Regarding using Chemfiles.jl
, it seems it is best suited for working with systems at the trajectory level. The nice thing is that apart from .gro
files, we also get access for free to all the other supported formats. Additionally, using a library that covers all the details of each format frees us from a painful load of work (try implementing a .dcd
reader/writer that works across different software...). The only downside (?) is the introduction of a zero-indexing dependency. Of course, this is not a limitation, but having to work with one-indexing and zero-indexing in the same codebase increases the complexity and makes it easier to introduce a bug accidentally. Ultimately, it is a matter of weighing the pros and cons.
Related discussion in https://github.com/JuliaMolSim/Molly.jl/issues/85.
I prefer having a separation between the force field object and an object for the force field applied to a particular system. In this case specific interactions and constraints contain information on the topology, pairwise interactions generally don't, and general interactions may or may not. I would be in favour of putting those 4 things into a struct called something like Interactions
as proposed in the other issue, and passing that to System
(or pass a MolecularForceField
and coordinate file, like we do currently, and create an Interactions
during setup). It's not a burning issue though and would be a very breaking change, so would require careful thought.
Thanks for pointing out the relevant issue! Now that I think more about it and following what you mentioned, designing the MolecularForceField as a step before the Interactions
structure makes the code more flexible. Especially since it allows adding interactions on top of an existing force field (pulling simulations, external fields, umbrella sampling, etc.).
@jgreener64 Hi! I just wanted to mention that I've been working on this PR slowly these last two months because it was very hectic for me, but from the 15th of this month, I will be able to resume my previous working rhythm. Bests!
Nice one!
Hi @jgreener64! I'm currently working on improving the Gromacs topology processing pipeline. I've divided it into a lexer and a parser. While working on creating structures for the parser output, I noticed that Martini doesn't utilize all the available fields as listed in the Gromacs documentation. What are your thoughts on incorporating support only for the Gromacs directives and fields that Martini actually uses?

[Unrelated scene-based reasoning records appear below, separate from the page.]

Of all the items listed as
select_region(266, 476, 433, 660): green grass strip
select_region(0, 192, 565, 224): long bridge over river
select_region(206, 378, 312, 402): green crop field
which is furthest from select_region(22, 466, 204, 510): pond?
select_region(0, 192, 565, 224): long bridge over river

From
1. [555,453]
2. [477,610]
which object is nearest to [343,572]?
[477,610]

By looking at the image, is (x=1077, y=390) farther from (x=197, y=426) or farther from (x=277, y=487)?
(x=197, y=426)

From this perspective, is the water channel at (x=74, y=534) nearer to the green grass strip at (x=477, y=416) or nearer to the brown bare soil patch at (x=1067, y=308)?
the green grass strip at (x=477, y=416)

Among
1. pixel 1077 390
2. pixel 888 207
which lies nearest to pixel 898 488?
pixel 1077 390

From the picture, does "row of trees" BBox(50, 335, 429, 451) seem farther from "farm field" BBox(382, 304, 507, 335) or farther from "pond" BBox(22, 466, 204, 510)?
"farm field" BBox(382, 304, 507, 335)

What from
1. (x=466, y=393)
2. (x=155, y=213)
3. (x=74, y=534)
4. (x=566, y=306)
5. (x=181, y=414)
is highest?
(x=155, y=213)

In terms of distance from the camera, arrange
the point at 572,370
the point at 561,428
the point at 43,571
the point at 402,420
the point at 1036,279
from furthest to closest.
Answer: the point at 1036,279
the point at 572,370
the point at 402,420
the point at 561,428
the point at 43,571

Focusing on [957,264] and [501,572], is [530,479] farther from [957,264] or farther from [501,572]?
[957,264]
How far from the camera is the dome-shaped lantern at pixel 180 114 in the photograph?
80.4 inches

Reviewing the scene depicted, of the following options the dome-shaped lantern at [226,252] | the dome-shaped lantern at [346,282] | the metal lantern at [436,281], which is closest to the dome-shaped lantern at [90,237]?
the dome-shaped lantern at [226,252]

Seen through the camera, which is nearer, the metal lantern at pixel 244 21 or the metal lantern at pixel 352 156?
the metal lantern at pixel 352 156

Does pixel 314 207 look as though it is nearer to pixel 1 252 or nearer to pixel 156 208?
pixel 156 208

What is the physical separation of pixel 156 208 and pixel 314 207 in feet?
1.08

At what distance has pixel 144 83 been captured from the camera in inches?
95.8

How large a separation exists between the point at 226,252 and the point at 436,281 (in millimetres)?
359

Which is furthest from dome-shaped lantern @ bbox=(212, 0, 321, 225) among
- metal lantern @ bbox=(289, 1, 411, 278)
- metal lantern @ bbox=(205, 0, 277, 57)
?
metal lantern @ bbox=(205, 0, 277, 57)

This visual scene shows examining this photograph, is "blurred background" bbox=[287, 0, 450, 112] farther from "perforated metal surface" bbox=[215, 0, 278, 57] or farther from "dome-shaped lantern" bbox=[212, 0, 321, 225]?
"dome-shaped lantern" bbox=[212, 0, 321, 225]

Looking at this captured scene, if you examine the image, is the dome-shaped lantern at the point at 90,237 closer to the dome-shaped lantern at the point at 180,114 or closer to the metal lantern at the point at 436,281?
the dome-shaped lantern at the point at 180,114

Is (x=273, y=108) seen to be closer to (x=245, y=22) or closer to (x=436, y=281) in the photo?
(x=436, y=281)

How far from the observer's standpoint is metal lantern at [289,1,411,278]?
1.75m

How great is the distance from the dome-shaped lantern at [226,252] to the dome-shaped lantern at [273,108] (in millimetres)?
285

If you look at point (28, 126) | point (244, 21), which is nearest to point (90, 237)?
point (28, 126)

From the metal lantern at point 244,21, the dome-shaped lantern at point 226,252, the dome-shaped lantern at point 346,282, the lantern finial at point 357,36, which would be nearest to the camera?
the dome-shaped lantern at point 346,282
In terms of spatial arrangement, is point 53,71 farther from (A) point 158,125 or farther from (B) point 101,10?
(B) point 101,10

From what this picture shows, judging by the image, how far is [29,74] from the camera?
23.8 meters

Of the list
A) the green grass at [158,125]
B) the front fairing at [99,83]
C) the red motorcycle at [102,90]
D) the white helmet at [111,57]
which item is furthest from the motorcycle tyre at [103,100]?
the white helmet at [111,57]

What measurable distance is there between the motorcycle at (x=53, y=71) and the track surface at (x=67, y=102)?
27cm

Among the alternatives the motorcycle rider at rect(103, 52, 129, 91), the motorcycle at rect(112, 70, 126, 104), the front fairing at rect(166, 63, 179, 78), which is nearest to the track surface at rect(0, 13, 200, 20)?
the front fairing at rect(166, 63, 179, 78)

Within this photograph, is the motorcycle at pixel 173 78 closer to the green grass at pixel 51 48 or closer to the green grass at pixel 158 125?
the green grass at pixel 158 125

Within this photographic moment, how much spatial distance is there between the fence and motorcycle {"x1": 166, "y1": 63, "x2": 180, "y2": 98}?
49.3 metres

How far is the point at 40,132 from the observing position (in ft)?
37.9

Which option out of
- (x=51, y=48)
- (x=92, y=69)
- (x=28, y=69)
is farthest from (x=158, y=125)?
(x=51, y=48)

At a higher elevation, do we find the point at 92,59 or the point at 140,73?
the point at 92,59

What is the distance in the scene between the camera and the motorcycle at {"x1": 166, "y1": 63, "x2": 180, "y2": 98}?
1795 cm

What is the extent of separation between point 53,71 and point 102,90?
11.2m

For instance, the Gromacs 'default' directive includes 6 fields, but Martini only makes use of 2 of them.
Given that our primary goal is to support the Martini force field and not the general Gromacs topology format, I believe that this initial implementation should suffice to achieve our objective. We can always consider adding support for additional directives if it's requested or required in the future.

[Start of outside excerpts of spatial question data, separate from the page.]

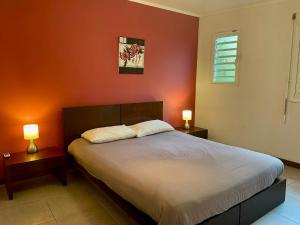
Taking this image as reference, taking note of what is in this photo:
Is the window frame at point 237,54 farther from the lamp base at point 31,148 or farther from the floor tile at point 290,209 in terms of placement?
the lamp base at point 31,148

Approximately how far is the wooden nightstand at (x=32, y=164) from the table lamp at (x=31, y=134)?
8 centimetres

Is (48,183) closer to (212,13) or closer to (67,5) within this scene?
(67,5)

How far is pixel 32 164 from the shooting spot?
269 cm

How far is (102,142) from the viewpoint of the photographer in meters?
3.09

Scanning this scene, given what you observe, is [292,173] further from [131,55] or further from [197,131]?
[131,55]

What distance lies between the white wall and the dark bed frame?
121 centimetres

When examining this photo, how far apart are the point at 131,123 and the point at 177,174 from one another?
72.2 inches

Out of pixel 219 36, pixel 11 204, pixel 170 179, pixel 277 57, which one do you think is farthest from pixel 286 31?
pixel 11 204

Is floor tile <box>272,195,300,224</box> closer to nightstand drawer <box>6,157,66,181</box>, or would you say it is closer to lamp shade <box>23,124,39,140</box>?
nightstand drawer <box>6,157,66,181</box>

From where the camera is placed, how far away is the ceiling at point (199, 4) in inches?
148

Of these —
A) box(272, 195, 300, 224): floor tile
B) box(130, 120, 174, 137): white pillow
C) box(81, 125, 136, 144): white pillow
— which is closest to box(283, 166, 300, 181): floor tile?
box(272, 195, 300, 224): floor tile

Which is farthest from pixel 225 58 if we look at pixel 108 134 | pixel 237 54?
pixel 108 134

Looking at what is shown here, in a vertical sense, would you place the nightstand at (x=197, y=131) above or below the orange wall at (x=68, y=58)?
below

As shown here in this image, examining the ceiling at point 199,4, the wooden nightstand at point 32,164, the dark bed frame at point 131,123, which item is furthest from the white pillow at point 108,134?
the ceiling at point 199,4
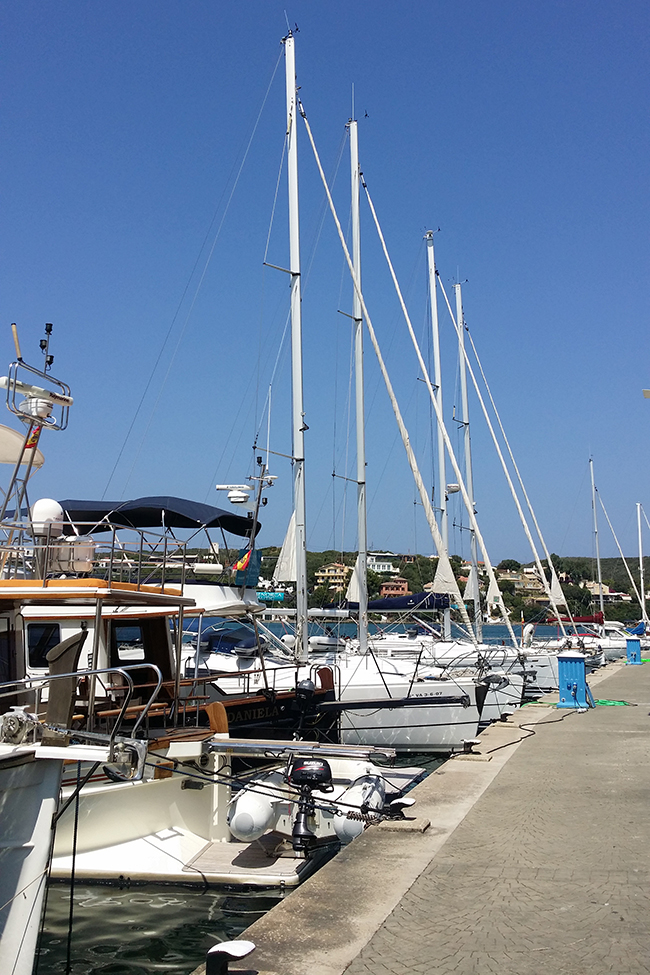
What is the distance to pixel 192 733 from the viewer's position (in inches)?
436

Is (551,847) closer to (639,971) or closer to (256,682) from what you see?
(639,971)

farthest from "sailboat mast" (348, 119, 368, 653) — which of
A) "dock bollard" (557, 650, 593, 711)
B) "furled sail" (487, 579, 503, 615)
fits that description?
"furled sail" (487, 579, 503, 615)

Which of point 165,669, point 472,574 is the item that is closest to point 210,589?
point 165,669

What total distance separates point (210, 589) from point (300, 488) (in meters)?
4.80

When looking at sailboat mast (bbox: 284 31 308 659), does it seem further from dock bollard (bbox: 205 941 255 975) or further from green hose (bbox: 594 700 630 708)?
dock bollard (bbox: 205 941 255 975)

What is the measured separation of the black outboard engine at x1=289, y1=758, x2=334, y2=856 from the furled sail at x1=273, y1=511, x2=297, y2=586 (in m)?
11.0

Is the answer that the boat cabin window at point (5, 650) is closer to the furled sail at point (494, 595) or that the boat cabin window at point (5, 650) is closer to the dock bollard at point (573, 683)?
the dock bollard at point (573, 683)

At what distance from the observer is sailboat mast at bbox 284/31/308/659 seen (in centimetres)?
2052

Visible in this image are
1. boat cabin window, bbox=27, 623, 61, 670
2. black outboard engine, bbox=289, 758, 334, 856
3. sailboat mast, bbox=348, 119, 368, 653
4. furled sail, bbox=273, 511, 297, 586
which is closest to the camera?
black outboard engine, bbox=289, 758, 334, 856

Yes that sounds fine. We do want a path to supporting most things eventually, but it can be progressive. I think impementing what is required for Martini should also provide most/all of what is required for all-atom protein simulation?
I have in mind two possible target systems to use as an example for the membrane barostat:
Each of these examples requires further development:
The easiest one is implementing a MARTINI 3 example. I can work on the required parsers and send a PR. @jgreener64, what do you think?
On the other hand, I am currently using the barostat with my own coarse-grained model. As I mentioned to you before, I am trying to improve it by using Molly's differentiable simulation. I can add an example based on my results after the publication.